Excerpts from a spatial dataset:
-*-

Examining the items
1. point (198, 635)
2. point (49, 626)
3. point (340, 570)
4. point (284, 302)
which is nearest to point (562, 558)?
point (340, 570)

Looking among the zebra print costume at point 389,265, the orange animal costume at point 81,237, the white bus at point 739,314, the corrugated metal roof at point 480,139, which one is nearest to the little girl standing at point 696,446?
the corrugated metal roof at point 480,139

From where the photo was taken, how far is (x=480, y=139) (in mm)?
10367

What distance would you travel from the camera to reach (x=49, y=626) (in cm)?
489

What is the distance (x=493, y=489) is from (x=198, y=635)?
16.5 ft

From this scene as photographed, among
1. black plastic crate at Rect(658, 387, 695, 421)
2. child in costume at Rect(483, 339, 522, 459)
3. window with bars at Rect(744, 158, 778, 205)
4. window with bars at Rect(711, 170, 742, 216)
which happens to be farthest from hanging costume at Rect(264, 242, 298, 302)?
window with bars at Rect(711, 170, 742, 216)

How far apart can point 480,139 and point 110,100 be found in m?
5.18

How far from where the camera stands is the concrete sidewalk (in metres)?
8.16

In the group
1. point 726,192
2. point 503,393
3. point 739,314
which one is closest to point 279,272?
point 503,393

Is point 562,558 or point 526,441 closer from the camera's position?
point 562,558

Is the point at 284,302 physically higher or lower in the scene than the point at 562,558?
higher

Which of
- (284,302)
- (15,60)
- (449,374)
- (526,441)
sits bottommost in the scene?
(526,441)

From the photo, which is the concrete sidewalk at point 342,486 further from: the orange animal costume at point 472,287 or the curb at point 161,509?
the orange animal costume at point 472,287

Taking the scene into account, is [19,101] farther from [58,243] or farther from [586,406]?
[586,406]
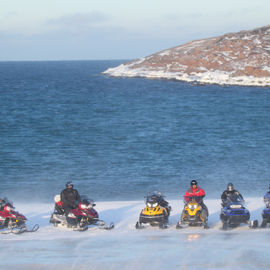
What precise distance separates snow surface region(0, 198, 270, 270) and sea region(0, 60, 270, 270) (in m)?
0.03

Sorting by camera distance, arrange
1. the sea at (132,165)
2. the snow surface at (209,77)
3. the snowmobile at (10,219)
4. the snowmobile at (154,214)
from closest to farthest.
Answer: the sea at (132,165) → the snowmobile at (10,219) → the snowmobile at (154,214) → the snow surface at (209,77)

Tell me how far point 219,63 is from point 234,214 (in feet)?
511

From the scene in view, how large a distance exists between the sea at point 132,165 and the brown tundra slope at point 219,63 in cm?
3348

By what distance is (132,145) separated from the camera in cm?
5650

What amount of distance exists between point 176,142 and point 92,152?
11.0 meters

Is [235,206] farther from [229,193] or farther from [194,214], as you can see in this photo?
[194,214]

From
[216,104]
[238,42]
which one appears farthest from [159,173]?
[238,42]

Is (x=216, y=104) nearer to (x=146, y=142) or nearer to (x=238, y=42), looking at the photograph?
(x=146, y=142)

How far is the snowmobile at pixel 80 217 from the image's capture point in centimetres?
1922

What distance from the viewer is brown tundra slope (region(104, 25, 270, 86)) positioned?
156 m

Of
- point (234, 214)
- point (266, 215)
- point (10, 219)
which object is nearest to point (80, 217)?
point (10, 219)

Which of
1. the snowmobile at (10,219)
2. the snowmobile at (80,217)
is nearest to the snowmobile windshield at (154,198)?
the snowmobile at (80,217)

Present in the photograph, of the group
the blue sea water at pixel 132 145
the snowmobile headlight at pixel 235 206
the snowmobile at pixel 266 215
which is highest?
the snowmobile headlight at pixel 235 206

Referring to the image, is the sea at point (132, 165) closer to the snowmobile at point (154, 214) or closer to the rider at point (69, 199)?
the snowmobile at point (154, 214)
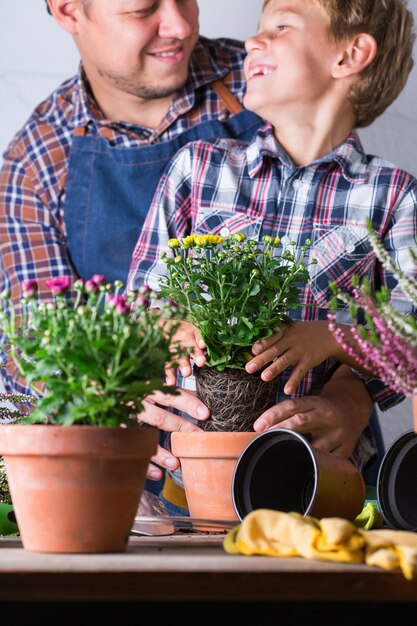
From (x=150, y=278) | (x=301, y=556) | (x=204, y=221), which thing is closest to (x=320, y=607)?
(x=301, y=556)

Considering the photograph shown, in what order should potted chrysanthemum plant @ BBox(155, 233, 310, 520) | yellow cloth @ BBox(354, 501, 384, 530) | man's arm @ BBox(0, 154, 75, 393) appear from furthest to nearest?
man's arm @ BBox(0, 154, 75, 393)
potted chrysanthemum plant @ BBox(155, 233, 310, 520)
yellow cloth @ BBox(354, 501, 384, 530)

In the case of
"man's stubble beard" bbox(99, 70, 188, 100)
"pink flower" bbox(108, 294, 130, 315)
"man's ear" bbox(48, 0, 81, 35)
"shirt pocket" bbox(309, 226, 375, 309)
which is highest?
"man's ear" bbox(48, 0, 81, 35)

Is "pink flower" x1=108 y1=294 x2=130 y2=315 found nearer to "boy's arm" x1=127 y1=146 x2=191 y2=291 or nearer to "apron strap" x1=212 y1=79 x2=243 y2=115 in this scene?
"boy's arm" x1=127 y1=146 x2=191 y2=291

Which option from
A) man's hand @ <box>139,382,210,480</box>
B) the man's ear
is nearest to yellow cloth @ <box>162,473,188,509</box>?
man's hand @ <box>139,382,210,480</box>

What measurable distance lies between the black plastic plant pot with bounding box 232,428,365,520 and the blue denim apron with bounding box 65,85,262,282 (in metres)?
1.21

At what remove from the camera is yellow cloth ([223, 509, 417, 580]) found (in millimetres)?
864

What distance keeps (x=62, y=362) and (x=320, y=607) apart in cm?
37

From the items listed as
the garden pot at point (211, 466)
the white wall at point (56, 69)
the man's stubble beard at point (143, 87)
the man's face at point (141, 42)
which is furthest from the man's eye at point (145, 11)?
the garden pot at point (211, 466)

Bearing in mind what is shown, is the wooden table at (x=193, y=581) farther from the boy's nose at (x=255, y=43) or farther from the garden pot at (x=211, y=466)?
the boy's nose at (x=255, y=43)

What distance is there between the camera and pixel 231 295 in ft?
4.93

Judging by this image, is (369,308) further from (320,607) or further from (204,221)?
(204,221)

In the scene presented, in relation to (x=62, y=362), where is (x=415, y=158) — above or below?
above

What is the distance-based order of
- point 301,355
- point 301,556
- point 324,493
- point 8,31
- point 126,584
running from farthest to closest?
point 8,31
point 301,355
point 324,493
point 301,556
point 126,584

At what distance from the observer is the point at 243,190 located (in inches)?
86.1
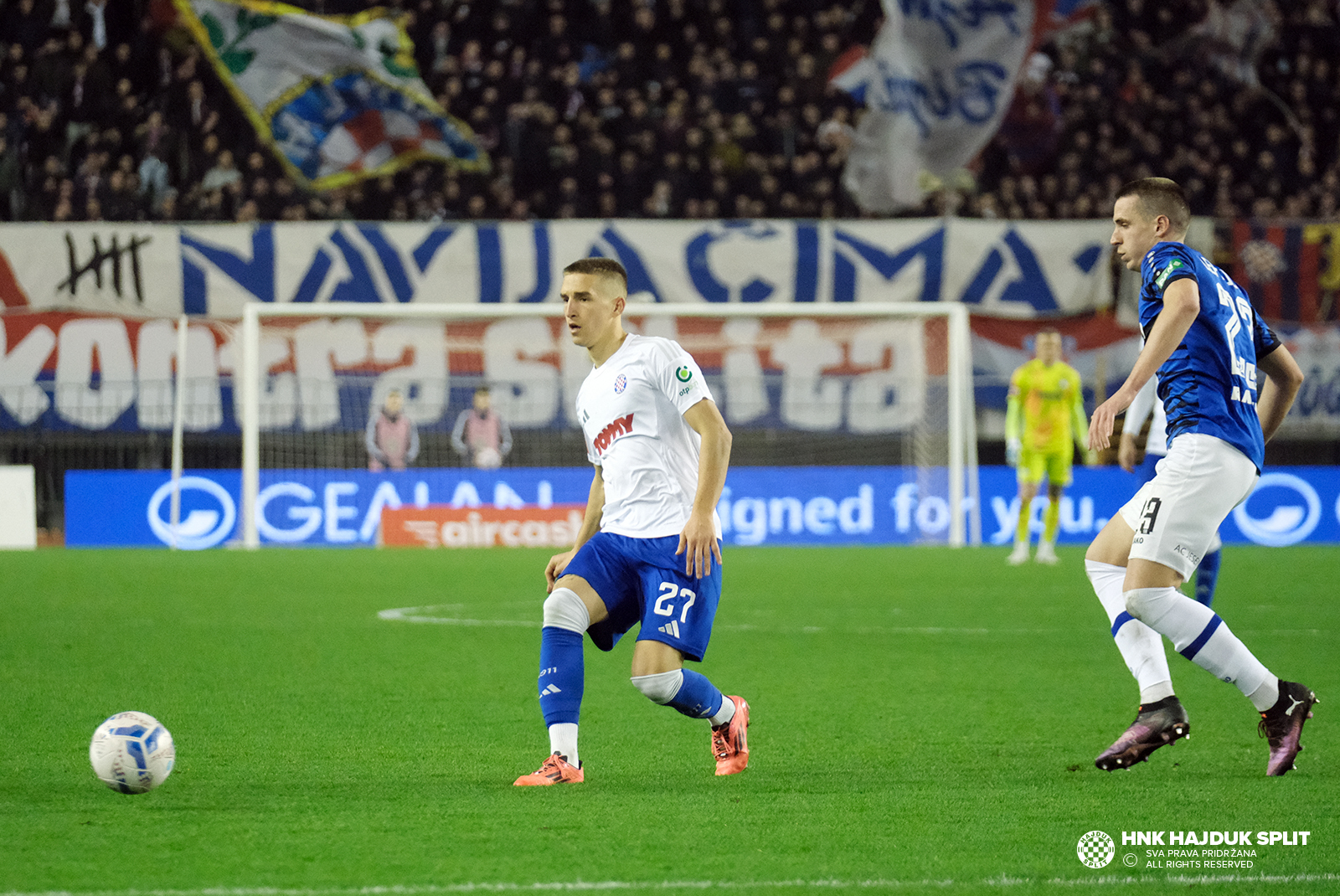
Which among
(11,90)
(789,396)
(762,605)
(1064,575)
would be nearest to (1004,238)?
(789,396)

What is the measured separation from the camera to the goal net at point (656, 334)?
18.1 meters

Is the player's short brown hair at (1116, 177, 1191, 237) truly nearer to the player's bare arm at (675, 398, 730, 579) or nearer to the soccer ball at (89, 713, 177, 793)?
the player's bare arm at (675, 398, 730, 579)

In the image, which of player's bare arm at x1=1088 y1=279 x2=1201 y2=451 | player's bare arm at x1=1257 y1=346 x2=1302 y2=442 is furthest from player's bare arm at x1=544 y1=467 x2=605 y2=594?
player's bare arm at x1=1257 y1=346 x2=1302 y2=442

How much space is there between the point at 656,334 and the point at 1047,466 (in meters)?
4.88

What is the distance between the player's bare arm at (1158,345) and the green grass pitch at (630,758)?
111 cm

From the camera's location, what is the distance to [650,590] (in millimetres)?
4914

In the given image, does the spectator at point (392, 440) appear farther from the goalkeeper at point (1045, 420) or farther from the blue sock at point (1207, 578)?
the blue sock at point (1207, 578)

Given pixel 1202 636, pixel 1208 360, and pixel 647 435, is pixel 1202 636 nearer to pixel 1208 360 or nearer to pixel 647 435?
pixel 1208 360

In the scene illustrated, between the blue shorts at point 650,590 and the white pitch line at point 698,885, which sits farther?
the blue shorts at point 650,590

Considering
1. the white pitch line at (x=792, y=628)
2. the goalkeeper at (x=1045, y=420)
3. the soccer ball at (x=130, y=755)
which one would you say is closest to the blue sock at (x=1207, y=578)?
the white pitch line at (x=792, y=628)

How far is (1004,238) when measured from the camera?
61.4ft

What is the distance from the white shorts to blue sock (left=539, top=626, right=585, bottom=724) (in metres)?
1.81

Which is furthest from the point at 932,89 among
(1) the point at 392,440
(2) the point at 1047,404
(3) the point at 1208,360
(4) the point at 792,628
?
(3) the point at 1208,360

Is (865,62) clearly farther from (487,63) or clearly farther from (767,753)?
(767,753)
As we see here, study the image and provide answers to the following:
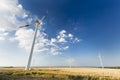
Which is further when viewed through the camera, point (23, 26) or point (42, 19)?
point (42, 19)

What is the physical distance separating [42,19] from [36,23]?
11.6 ft

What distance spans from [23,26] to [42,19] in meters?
8.77

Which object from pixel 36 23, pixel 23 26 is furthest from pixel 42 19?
pixel 23 26

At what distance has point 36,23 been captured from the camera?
6300 centimetres

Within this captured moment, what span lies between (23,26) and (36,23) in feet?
17.7

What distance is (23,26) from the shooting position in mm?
60562

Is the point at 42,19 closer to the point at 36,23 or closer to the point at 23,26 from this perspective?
the point at 36,23

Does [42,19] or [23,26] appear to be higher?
[42,19]

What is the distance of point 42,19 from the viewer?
6512 cm
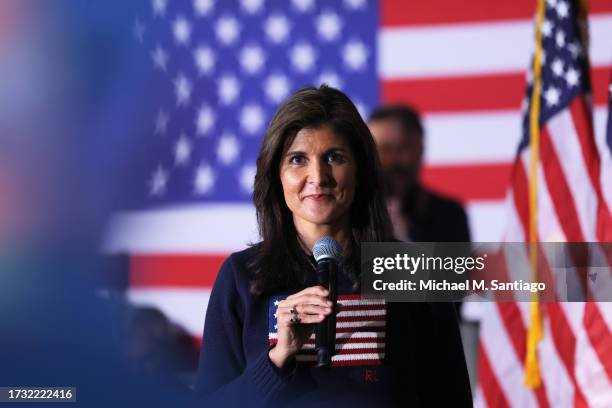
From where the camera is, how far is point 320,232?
1.43 m

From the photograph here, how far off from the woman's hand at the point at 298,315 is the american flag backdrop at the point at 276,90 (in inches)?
82.1

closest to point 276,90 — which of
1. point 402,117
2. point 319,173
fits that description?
point 402,117

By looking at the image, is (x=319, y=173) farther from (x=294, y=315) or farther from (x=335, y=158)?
(x=294, y=315)

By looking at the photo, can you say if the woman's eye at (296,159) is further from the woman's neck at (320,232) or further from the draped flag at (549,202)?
the draped flag at (549,202)

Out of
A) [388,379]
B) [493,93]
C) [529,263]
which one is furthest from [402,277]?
[493,93]

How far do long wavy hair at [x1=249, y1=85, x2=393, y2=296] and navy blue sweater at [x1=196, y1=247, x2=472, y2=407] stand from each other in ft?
0.11

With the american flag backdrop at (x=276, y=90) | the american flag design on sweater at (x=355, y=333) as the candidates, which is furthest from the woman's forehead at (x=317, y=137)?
the american flag backdrop at (x=276, y=90)

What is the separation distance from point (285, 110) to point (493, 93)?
7.04 ft

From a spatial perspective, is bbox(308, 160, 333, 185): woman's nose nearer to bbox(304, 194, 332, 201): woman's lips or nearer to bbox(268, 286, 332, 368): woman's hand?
bbox(304, 194, 332, 201): woman's lips

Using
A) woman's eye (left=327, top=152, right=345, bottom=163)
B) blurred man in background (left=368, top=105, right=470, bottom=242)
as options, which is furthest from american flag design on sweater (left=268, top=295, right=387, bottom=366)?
blurred man in background (left=368, top=105, right=470, bottom=242)

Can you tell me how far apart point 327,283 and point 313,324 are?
0.07 meters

-*-

**Stated goal**
Reproduce verbatim the lines of the listing from the line containing "How far do long" through the end of the listing, including both ends.

**Solution**
How far do long wavy hair at [x1=249, y1=85, x2=393, y2=296] and navy blue sweater at [x1=196, y1=247, x2=472, y2=407] stand from each other in ft?
0.11

With the american flag backdrop at (x=276, y=90) | the american flag design on sweater at (x=355, y=333) as the candidates, which is furthest from the woman's forehead at (x=317, y=137)?
the american flag backdrop at (x=276, y=90)

What is the separation distance from point (285, 110) to point (493, 93)?
7.04 ft

From a spatial perspective, is bbox(308, 160, 333, 185): woman's nose nearer to bbox(304, 194, 332, 201): woman's lips or nearer to bbox(268, 286, 332, 368): woman's hand?
bbox(304, 194, 332, 201): woman's lips

Using
A) woman's eye (left=327, top=152, right=345, bottom=163)
B) blurred man in background (left=368, top=105, right=470, bottom=242)
as options, which is furthest from american flag design on sweater (left=268, top=295, right=387, bottom=366)?
blurred man in background (left=368, top=105, right=470, bottom=242)

Can you tell me how far apart point 327,283 and point 313,324 are?
0.07 meters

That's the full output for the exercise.